* [TASK INSTRUCTIONS] Go to the line holding "Used Blackberry Classic 16GB in Dubai, UAE" in the entries below and write out exactly every line down to and including the line holding "Parallax Website Template".

* [STUDY MATERIAL]
◆ ◆ ◆ ◆ ◆ ◆ ◆
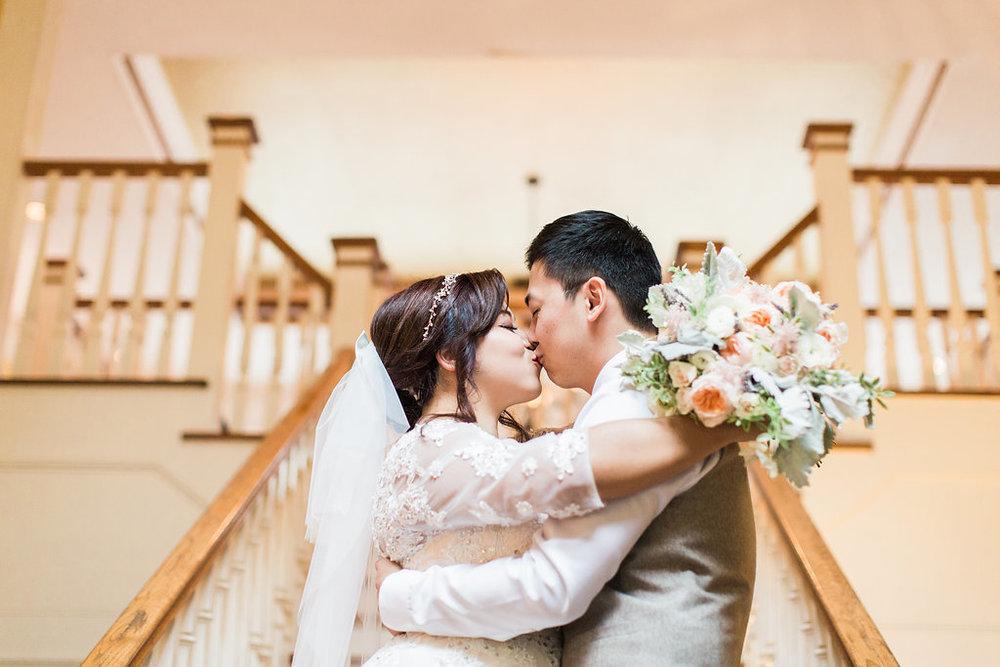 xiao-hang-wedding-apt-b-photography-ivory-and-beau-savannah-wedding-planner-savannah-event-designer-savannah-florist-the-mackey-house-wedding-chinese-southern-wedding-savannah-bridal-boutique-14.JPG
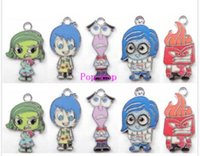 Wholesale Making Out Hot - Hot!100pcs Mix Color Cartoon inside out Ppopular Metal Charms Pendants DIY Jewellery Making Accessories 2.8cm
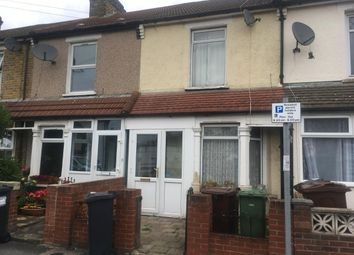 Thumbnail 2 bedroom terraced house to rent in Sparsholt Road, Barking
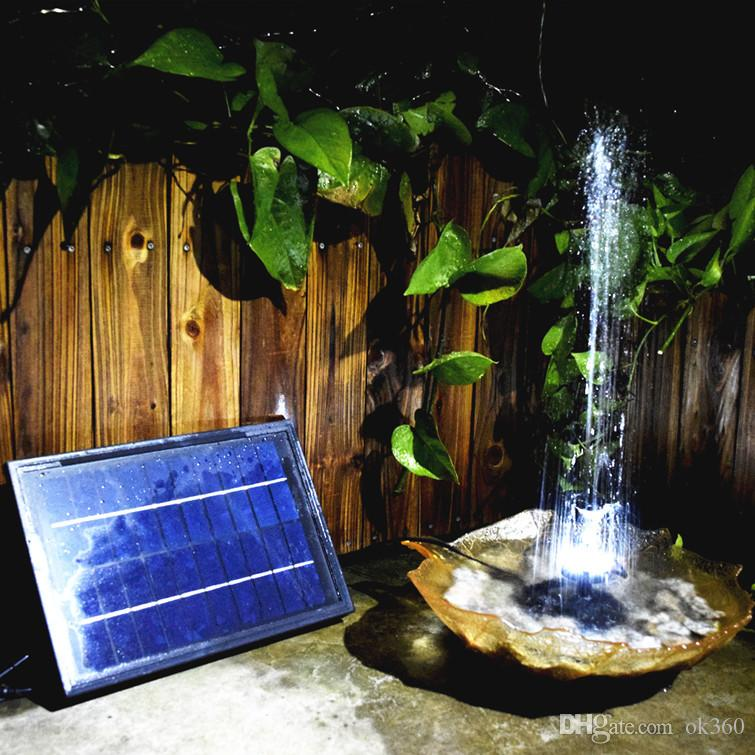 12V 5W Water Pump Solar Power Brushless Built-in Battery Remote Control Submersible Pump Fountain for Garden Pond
◆ ◆ ◆ ◆ ◆ ◆ ◆
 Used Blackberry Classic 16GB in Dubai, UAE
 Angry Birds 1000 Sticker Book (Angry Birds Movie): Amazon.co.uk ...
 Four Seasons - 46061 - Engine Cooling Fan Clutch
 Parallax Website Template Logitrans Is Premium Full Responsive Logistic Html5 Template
◆ ◆ ◆ ◆ ◆ ◆ ◆
* [RESULT OF THE TASK]
 Used Blackberry Classic 16GB in Dubai, UAE
 Angry Birds 1000 Sticker Book (Angry Birds Movie): Amazon.co.uk ...
 Four Seasons - 46061 - Engine Cooling Fan Clutch
 Parallax Website Template Logitrans Is Premium Full Responsive Logistic Html5 Template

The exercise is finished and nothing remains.